> [What to produce]:
Exactly as given, write out all the entries again.

> [Collected data]:
-------------------------

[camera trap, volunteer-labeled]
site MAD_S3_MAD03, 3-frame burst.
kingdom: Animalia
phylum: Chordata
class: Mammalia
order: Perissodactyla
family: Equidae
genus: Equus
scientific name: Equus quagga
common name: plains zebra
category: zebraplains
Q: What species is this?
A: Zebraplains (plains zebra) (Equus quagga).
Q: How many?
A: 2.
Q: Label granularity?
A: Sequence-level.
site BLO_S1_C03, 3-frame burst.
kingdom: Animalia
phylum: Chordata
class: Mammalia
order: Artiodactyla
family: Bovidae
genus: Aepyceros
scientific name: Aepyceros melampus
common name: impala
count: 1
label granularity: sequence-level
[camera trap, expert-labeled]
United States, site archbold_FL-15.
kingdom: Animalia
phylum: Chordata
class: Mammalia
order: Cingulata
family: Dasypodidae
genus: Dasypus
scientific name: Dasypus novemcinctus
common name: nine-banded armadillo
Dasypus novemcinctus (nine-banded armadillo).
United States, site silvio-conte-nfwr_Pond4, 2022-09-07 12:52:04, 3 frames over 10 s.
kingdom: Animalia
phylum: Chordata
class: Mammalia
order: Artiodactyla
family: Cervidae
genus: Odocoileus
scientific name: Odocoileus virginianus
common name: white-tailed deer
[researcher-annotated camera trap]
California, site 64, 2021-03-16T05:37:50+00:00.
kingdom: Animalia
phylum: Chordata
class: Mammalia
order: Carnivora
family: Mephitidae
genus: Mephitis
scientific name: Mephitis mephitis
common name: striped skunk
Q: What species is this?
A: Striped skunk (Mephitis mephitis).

-------------------------

> [Solution to this exercise]:
[camera trap, volunteer-labeled]
site MAD_S3_MAD03, 3-frame burst.
kingdom: Animalia
phylum: Chordata
class: Mammalia
order: Perissodactyla
family: Equidae
genus: Equus
scientific name: Equus quagga
common name: plains zebra
category: zebraplains
Q: What species is this?
A: Zebraplains (plains zebra) (Equus quagga).
Q: How many?
A: 2.
Q: Label granularity?
A: Sequence-level.
site BLO_S1_C03, 3-frame burst.
kingdom: Animalia
phylum: Chordata
class: Mammalia
order: Artiodactyla
family: Bovidae
genus: Aepyceros
scientific name: Aepyceros melampus
common name: impala
count: 1
label granularity: sequence-level
[camera trap, expert-labeled]
United States, site archbold_FL-15.
kingdom: Animalia
phylum: Chordata
class: Mammalia
order: Cingulata
family: Dasypodidae
genus: Dasypus
scientific name: Dasypus novemcinctus
common name: nine-banded armadillo
Dasypus novemcinctus (nine-banded armadillo).
United States, site silvio-conte-nfwr_Pond4, 2022-09-07 12:52:04, 3 frames over 10 s.
kingdom: Animalia
phylum: Chordata
class: Mammalia
order: Artiodactyla
family: Cervidae
genus: Odocoileus
scientific name: Odocoileus virginianus
common name: white-tailed deer
[researcher-annotated camera trap]
California, site 64, 2021-03-16T05:37:50+00:00.
kingdom: Animalia
phylum: Chordata
class: Mammalia
order: Carnivora
family: Mephitidae
genus: Mephitis
scientific name: Mephitis mephitis
common name: striped skunk
Q: What species is this?
A: Striped skunk (Mephitis mephitis).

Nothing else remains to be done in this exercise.